Bendavia (SS-31 or MTP-131) is a tetrapeptide that inhibits the peroxidation of cardiolipin [9]. It has been shown to accelerate the recovery of ATP after ischaemic insult and ameliorate kidney injury [10]. Pretreatment of rats with bendavia resulted in improved repair of mitochondrial morphology and reduced tubular apoptosis and necrosis after IR injury. Early studies look promising, and phase 2 trials are underway.
2.3 Sildenafil
Sildenafil is a selective inhibitor of cyclic guanosine monophosphate (cGMP)-specific phosphodiesterase type 5 (PDE5), which increases endogenous nitric oxide (NO) activity. The preservation of NO levels has been found to protect the kidney against a range of insults. There is evidence that PDE inhibitors can induce mitochondrial biogenesis, a key step in the recovery of renal function in AKI [11]. Another postulated mechanism for the renoprotective effect of PDE inhibitors is through local vasodilation. In an experimental model of ischaemic kidneys, a more favourable haemodynamic pattern was evident in animals pretreated with sildenafil [12].
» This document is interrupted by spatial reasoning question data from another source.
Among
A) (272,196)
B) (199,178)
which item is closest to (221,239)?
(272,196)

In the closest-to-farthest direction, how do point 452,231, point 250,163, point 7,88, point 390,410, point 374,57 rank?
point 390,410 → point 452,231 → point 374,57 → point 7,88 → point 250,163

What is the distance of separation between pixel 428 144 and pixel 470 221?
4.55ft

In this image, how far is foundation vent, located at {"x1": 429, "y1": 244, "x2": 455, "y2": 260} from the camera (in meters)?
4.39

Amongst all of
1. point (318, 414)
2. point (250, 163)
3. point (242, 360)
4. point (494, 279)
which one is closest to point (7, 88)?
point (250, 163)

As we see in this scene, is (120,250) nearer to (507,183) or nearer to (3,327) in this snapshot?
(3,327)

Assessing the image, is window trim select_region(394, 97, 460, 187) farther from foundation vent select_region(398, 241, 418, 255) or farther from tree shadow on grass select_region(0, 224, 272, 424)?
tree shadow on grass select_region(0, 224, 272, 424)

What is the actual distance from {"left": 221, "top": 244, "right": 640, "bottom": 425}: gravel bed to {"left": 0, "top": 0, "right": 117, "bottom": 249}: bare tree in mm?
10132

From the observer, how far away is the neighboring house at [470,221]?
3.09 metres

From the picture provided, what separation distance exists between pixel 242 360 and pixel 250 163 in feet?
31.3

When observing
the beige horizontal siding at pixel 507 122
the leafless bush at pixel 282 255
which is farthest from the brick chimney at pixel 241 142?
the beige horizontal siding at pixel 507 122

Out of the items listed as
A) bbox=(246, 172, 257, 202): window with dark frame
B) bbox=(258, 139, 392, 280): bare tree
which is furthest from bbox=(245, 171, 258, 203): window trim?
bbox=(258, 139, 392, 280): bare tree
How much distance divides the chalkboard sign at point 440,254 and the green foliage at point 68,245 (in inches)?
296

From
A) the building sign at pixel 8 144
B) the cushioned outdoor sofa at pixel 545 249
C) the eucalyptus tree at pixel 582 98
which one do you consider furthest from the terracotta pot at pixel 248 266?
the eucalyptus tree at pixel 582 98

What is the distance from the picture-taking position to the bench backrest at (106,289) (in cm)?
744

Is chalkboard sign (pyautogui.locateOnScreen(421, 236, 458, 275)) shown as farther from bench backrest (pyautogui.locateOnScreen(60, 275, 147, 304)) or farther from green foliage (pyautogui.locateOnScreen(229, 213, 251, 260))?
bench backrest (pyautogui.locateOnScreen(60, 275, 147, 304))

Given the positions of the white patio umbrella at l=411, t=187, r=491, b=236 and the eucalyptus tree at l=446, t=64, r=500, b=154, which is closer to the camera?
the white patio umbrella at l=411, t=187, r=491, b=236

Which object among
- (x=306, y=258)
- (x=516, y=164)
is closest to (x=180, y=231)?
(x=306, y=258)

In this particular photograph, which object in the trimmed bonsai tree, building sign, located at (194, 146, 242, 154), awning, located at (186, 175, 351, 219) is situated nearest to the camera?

Sildenafil may have the potential to accelerate the recovery from AKI in addition to having a prophylactic effect. In animal models, pretreatment with sildenafil has been shown to lessen histological injury, attenuate serum creatinine levels and reduce reactive oxygen species generation [13,14,15]. Recently, a phase 1 study reported that sildenafil was well-tolerated in cardiac surgery patients [16]. Unfortunately, a randomized placebo controlled trial by Krane et al. did not observe a significant renoprotective effect with a single preoperative dose of sildenafil [17]. The lack of an observed beneficial effect may relate to the dosing regimen used in this study. Sildenafil has a short half-life, and it may be necessary to administer repeated doses for a protective effect. This potential disadvantage of sildenafil could limit its clinical utility.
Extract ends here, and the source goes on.